TASK STATEMENT: Exactly the lines from the opening of the records through the line containing "Vietnam;Lao, site loc_0284, 2019-02-04" should be copied, with both included.

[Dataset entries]
::::::

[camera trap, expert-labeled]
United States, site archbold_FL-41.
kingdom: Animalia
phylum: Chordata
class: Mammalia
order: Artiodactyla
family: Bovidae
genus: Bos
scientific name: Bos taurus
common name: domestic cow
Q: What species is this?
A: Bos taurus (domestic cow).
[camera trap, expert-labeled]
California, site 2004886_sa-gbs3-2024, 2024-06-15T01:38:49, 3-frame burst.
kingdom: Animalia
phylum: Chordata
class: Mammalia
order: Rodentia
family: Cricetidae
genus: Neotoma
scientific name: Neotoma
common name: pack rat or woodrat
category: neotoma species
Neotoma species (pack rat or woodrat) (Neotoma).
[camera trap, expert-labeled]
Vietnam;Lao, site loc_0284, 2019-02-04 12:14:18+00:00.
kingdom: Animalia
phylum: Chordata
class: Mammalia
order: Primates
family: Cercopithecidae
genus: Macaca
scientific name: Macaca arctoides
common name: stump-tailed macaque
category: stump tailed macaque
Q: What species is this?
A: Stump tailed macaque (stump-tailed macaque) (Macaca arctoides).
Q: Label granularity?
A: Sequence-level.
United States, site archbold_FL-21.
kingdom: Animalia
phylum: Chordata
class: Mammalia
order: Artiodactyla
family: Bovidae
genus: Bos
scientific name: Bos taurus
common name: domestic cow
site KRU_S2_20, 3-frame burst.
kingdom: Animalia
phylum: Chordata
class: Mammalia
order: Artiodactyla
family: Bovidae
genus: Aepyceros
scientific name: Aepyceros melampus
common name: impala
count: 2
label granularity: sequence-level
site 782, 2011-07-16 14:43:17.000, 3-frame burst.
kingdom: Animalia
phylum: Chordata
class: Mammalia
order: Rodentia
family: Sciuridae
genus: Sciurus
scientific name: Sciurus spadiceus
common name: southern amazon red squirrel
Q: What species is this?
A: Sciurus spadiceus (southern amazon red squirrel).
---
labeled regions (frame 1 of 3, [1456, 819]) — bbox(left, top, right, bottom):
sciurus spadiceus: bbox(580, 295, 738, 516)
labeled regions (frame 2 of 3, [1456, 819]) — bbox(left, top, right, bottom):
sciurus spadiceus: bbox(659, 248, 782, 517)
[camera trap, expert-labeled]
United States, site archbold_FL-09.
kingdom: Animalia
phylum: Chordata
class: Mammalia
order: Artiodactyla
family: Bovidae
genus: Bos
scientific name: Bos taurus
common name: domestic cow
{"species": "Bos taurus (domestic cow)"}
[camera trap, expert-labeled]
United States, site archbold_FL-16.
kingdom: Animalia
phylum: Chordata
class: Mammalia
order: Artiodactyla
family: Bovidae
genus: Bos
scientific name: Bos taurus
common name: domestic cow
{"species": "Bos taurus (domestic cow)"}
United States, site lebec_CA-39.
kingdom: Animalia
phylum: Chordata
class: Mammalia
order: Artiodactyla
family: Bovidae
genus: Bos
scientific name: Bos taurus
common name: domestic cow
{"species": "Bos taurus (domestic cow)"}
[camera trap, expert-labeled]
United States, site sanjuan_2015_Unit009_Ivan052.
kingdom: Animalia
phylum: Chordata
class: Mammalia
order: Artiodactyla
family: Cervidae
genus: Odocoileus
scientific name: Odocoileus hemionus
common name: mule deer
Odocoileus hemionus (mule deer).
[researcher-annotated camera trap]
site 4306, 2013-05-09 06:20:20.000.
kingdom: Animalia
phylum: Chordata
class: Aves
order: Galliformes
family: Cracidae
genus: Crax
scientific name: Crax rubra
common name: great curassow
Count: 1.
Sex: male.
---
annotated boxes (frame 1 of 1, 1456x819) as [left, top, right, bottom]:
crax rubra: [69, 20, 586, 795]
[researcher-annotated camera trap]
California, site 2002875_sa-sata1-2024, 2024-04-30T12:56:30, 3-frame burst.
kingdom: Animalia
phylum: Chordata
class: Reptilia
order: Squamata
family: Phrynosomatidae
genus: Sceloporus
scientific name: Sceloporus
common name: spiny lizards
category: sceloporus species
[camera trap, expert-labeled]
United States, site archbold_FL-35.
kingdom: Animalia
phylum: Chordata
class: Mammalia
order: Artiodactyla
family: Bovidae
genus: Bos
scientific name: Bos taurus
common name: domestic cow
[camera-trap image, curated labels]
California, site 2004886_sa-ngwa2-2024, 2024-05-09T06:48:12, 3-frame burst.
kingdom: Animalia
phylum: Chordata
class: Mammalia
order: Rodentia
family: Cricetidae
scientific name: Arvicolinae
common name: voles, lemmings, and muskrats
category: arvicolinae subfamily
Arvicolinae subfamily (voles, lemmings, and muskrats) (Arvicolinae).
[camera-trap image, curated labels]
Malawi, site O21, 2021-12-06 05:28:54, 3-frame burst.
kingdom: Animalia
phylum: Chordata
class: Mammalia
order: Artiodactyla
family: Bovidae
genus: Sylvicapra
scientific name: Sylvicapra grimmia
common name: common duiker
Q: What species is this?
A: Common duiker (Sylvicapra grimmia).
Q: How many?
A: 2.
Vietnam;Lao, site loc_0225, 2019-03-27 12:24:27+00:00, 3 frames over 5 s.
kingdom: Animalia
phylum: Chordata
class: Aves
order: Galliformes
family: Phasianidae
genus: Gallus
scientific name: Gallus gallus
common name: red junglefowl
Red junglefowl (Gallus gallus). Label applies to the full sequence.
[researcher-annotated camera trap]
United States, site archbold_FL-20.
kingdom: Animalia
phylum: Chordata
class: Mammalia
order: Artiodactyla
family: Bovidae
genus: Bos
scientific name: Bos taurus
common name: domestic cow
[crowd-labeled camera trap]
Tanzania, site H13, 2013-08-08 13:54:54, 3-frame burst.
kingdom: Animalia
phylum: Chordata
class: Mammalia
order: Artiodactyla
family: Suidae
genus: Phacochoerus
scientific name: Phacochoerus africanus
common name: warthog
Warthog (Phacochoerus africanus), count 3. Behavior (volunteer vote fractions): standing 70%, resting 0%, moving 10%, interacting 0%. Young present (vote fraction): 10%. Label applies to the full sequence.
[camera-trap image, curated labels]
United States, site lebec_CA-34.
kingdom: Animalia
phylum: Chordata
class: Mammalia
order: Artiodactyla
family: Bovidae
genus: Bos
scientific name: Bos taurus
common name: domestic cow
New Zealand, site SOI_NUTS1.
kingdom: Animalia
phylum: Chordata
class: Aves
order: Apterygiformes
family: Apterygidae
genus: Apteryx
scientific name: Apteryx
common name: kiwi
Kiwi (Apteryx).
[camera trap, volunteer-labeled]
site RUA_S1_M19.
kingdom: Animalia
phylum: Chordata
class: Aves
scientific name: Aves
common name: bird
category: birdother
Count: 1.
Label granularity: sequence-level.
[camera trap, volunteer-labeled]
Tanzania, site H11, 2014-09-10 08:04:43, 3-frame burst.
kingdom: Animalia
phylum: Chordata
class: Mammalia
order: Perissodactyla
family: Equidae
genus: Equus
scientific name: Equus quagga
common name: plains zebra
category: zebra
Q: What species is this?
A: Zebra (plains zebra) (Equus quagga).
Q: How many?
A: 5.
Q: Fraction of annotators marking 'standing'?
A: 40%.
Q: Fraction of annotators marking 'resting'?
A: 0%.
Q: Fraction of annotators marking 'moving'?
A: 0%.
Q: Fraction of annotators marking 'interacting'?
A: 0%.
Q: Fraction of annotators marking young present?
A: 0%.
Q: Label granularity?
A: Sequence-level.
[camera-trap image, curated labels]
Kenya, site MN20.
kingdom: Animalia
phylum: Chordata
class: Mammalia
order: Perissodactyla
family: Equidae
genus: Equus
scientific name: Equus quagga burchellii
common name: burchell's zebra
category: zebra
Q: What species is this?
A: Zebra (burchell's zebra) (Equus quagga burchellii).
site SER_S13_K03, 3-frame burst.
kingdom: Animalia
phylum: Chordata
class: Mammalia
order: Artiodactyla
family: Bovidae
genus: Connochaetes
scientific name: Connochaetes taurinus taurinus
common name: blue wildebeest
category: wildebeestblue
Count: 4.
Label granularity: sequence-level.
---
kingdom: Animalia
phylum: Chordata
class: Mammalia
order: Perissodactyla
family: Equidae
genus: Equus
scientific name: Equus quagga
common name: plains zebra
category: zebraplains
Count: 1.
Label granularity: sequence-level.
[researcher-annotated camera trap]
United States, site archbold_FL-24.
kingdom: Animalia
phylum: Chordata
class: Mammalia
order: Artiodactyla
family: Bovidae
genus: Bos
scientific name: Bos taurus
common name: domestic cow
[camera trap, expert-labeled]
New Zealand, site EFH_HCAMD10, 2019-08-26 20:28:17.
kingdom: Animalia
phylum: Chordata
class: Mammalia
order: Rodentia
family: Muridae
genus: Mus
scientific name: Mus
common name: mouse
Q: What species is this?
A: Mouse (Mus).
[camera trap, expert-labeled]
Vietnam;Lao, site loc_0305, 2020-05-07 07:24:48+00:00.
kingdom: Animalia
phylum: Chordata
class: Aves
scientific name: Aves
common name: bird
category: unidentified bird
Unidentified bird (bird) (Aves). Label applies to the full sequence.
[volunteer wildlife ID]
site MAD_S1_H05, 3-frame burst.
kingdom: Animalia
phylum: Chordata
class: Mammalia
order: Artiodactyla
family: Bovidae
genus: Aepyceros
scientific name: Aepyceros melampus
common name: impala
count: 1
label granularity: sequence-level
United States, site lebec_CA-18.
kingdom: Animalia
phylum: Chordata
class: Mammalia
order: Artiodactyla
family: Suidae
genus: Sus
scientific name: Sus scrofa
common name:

::::::

EXERCISE OUTPUT:
[camera trap, expert-labeled]
United States, site archbold_FL-41.
kingdom: Animalia
phylum: Chordata
class: Mammalia
order: Artiodactyla
family: Bovidae
genus: Bos
scientific name: Bos taurus
common name: domestic cow
Q: What species is this?
A: Bos taurus (domestic cow).
[camera trap, expert-labeled]
California, site 2004886_sa-gbs3-2024, 2024-06-15T01:38:49, 3-frame burst.
kingdom: Animalia
phylum: Chordata
class: Mammalia
order: Rodentia
family: Cricetidae
genus: Neotoma
scientific name: Neotoma
common name: pack rat or woodrat
category: neotoma species
Neotoma species (pack rat or woodrat) (Neotoma).
[camera trap, expert-labeled]
Vietnam;Lao, site loc_0284, 2019-02-04 12:14:18+00:00.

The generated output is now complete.